Except for industrial and logistics, the lone growth driver and the Philippines new sunshine industry, the country’s property market across most asset classes are in a far worse situation this year than last year with rising vacancy rates and potential sell-offs if not closures of some hotels.
Santos Knight Frank (SKF), the country’s leading property management and consultancy services firm, during its Real Estate Outlook 2021 Mapping the Road Ahead said the domestic property markets are slowly recovering.
Morgan McGilvray, SKF senor director for occupier services and commercial agency, said that office vacancy rate this year in Metro Manila could worsen to as much as 15 percent from 10 percent in 2020, which was more than double the 2019 vacancy rate of 4 percent. The last time high vacancy rates hit the country was in 2009, but it quickly recovered.
McGilvray said that the vacancy rate in Metro Manila will rise as supply exceeds demand because new supplies are coming into the market this year from projects that were supposed to BE delivered in 2020 had been delayed by the pandemic.
Approximately 1.2 million square meters of office spaces are expected to come on stream this year amid downsizing of office spaces. Local firms have been downsizing their office spaces although the large BPOs and multinational firms are expanding. Leasing rates are also flattening out, he said.
McGilvray, however, said that 15 percent is still healthy even stressing that a 20 percent vacancy rate for the Philippine office space market is still a healthy figure. Some markets are doing higher than that, he said.
McGilvray further said that a higher office vacancy rate is even good for the BPO sector as this will give them lots of choices making the Philippines more competitive in terms of leasing rates versus India and even the US, which now becomes a Philippine competitor in the BPO sector.

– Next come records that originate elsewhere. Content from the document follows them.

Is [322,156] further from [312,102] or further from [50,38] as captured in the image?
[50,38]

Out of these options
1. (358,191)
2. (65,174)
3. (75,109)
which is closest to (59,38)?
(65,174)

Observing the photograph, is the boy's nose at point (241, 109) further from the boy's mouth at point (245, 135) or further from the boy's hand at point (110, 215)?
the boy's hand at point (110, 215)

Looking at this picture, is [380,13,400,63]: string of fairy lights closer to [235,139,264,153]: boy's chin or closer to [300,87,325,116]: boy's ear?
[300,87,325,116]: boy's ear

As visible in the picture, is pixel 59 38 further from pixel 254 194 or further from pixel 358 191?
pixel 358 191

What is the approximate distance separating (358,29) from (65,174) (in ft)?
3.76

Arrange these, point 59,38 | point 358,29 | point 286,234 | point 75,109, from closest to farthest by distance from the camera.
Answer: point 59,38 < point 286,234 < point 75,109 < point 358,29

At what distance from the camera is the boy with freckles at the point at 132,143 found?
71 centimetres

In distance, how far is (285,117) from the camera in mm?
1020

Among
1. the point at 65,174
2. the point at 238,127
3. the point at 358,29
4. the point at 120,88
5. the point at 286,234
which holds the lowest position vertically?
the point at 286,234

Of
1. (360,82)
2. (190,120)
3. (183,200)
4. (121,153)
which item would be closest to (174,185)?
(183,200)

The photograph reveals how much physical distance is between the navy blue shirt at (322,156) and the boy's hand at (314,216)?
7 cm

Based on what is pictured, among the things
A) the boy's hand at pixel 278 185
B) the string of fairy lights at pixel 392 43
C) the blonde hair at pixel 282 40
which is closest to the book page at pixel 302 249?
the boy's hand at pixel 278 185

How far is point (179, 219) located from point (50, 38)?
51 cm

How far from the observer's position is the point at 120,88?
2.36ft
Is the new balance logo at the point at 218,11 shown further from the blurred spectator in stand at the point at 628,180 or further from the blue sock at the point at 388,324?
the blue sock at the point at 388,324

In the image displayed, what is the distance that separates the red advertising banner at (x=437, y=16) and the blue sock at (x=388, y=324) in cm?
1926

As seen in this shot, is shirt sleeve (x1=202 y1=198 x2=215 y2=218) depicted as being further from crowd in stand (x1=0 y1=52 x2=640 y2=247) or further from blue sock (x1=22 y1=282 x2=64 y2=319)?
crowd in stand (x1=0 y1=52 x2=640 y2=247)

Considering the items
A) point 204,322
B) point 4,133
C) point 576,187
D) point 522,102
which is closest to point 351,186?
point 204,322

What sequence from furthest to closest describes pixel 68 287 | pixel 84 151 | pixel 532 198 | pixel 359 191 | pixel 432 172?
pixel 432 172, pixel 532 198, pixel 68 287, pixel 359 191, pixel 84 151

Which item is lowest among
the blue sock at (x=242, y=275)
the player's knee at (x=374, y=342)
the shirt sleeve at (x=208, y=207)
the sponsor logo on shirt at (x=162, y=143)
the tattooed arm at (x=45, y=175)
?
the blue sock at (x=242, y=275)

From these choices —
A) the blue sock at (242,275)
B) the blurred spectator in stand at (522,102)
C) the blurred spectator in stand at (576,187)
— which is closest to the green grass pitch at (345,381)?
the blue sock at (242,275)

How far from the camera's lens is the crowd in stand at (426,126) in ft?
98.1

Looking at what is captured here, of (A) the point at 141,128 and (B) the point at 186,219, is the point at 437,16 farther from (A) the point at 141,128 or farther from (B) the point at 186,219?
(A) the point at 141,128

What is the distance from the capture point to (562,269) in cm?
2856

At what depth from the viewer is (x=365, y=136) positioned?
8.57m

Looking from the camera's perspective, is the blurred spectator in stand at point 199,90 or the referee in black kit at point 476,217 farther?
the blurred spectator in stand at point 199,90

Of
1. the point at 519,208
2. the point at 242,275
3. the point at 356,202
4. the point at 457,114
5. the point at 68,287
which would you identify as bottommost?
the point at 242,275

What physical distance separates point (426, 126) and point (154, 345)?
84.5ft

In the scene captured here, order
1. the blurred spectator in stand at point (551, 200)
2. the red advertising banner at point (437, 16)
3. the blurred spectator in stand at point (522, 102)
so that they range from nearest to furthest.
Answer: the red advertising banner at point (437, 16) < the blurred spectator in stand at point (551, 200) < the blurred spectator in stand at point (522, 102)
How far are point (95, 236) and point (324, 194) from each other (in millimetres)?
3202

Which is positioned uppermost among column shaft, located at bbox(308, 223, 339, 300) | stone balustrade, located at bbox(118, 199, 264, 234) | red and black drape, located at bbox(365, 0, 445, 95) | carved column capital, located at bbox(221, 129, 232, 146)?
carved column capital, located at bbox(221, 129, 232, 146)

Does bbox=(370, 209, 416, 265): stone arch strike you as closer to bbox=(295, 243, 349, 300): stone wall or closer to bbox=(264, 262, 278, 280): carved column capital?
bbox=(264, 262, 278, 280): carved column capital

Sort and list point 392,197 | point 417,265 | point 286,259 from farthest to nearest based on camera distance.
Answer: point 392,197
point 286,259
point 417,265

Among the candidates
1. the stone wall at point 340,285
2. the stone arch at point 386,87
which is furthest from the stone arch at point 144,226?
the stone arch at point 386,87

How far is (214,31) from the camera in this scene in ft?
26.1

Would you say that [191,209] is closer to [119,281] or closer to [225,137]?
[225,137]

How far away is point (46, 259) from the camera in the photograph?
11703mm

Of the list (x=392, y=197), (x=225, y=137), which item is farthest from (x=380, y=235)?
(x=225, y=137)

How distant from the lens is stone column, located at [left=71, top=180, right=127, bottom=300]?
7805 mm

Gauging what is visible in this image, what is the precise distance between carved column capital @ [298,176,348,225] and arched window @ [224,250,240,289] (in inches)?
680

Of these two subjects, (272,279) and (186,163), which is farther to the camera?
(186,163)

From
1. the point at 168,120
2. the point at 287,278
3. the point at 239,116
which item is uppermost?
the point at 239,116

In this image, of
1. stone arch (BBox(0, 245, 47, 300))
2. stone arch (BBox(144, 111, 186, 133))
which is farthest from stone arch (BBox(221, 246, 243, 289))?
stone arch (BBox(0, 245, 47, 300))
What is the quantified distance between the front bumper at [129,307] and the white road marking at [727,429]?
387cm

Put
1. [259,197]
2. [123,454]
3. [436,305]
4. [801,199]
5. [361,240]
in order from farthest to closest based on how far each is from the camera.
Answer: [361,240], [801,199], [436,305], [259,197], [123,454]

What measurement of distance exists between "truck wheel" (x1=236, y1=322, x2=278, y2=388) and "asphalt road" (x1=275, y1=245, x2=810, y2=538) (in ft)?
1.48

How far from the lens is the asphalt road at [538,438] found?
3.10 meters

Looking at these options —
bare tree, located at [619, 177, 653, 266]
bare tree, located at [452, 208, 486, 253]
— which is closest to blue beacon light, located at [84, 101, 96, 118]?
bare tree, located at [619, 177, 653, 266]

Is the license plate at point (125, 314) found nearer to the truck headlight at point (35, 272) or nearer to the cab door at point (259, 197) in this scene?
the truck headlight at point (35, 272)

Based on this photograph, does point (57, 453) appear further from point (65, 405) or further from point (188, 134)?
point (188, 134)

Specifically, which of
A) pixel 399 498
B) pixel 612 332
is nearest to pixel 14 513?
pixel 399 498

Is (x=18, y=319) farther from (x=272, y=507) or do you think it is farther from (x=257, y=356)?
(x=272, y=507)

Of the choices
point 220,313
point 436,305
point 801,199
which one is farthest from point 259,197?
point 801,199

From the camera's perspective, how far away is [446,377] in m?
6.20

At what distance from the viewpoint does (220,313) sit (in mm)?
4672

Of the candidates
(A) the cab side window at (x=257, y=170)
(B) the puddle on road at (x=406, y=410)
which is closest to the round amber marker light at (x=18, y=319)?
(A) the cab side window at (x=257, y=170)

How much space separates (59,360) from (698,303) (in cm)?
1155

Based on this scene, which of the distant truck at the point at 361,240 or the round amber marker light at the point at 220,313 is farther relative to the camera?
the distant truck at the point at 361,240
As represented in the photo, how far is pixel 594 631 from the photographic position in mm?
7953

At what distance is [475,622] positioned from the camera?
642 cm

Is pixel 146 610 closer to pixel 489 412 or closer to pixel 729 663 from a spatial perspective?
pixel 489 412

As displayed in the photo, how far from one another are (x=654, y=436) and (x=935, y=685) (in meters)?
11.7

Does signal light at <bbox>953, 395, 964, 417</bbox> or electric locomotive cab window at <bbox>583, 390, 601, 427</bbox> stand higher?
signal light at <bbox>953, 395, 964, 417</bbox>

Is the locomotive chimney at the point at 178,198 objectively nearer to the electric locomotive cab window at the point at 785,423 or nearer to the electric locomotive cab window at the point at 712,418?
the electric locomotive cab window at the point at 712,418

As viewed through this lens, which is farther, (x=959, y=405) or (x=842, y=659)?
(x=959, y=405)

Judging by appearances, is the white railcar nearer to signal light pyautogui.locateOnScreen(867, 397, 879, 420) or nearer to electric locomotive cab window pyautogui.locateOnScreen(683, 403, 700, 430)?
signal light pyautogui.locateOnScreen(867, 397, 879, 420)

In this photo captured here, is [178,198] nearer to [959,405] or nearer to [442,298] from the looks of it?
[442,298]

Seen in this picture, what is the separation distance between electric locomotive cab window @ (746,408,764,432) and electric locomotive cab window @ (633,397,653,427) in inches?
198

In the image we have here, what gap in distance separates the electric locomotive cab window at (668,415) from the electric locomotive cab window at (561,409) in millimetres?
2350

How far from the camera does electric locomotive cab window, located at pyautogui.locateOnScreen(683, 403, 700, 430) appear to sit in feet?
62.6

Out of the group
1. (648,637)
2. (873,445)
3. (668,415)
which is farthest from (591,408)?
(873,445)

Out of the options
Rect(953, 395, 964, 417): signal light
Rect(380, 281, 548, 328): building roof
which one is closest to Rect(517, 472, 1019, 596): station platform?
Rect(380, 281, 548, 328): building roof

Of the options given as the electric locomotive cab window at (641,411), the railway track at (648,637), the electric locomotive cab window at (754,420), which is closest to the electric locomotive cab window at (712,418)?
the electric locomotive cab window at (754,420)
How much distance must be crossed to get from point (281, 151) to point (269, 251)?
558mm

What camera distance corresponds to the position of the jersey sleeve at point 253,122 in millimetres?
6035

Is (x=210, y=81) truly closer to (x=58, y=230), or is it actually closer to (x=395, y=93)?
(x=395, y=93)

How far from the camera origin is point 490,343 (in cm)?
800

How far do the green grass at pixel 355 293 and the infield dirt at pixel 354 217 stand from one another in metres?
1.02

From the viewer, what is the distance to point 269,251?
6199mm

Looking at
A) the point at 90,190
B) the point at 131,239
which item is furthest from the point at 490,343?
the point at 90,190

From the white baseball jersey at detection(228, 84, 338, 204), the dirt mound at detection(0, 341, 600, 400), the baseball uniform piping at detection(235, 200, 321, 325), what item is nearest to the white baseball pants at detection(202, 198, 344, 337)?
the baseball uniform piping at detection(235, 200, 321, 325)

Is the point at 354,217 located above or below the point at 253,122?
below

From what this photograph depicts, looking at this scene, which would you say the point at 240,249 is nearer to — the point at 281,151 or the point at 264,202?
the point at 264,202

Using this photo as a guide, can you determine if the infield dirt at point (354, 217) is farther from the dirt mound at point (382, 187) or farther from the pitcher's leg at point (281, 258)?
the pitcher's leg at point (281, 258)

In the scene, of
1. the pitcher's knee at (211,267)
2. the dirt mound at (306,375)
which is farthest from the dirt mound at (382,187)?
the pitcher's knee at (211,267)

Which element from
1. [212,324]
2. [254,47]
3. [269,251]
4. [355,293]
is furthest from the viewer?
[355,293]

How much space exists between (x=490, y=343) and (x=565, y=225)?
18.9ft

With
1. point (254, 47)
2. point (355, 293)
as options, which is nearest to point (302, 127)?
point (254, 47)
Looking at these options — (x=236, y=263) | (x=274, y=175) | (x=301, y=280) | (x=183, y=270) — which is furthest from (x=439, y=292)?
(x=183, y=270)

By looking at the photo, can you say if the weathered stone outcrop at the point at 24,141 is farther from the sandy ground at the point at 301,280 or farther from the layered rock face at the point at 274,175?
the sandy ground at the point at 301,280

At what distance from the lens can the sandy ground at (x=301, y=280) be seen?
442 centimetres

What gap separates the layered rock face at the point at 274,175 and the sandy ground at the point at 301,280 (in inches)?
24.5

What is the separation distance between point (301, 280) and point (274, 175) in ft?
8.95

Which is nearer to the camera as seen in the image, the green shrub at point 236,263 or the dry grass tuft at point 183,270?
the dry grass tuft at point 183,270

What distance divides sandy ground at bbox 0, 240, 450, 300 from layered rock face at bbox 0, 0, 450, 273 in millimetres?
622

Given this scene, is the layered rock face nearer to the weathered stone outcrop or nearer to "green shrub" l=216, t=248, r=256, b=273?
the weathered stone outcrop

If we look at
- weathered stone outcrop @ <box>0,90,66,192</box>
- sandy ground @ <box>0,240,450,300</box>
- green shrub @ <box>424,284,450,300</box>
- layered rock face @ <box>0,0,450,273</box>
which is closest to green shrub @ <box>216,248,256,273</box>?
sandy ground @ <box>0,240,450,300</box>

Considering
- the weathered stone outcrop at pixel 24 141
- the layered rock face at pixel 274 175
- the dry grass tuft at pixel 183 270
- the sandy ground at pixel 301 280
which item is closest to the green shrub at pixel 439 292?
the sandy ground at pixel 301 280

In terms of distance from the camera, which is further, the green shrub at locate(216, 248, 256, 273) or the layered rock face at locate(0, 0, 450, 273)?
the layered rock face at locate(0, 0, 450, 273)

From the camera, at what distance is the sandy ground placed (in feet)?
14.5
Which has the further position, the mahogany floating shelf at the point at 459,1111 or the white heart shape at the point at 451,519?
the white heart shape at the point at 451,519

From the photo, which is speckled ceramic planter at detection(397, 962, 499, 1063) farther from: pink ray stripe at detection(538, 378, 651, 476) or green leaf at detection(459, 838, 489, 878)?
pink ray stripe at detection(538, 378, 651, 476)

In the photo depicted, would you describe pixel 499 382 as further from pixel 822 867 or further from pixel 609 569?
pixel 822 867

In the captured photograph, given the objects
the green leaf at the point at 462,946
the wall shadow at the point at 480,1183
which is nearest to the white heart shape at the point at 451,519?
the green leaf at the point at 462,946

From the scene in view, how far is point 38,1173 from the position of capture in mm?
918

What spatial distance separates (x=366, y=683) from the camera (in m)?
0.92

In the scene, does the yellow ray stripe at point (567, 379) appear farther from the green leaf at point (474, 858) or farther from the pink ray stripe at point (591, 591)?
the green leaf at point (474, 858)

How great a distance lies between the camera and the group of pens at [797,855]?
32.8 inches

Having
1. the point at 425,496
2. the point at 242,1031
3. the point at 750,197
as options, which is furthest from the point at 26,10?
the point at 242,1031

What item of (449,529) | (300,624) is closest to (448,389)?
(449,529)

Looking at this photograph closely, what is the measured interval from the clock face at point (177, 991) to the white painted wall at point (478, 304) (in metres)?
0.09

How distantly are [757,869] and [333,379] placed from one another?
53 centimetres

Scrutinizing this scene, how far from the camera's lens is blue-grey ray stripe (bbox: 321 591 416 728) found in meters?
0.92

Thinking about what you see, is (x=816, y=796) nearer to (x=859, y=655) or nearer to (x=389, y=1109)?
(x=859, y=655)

The silver lining in the Philippine property market is the industrial and logistics asset class. SKF Chairman and CEO Rick Santos said “industrial and logistics will lead the recovery and renaissance” because of stronger e-commerce and vaccines requirements. There are also opportunities in data centers, cold storage, distribution centers, and cell towers, he said.
Even pre-pandemic, Santos said, lots of institutional funds and venture capitalists were already looking to invest in Southeast Asia in industrial and logistics and closely watching for capital flows into this sector. “That is very readable, very much a sunshine sector,” said Santos.
Kash Salvador, SKF director for investment and capital markets said that some asset classes have been repurposed into logistics, which is softening the blow when it comes to cash flow as property owners convert empty spaces for industrial and logistics uses.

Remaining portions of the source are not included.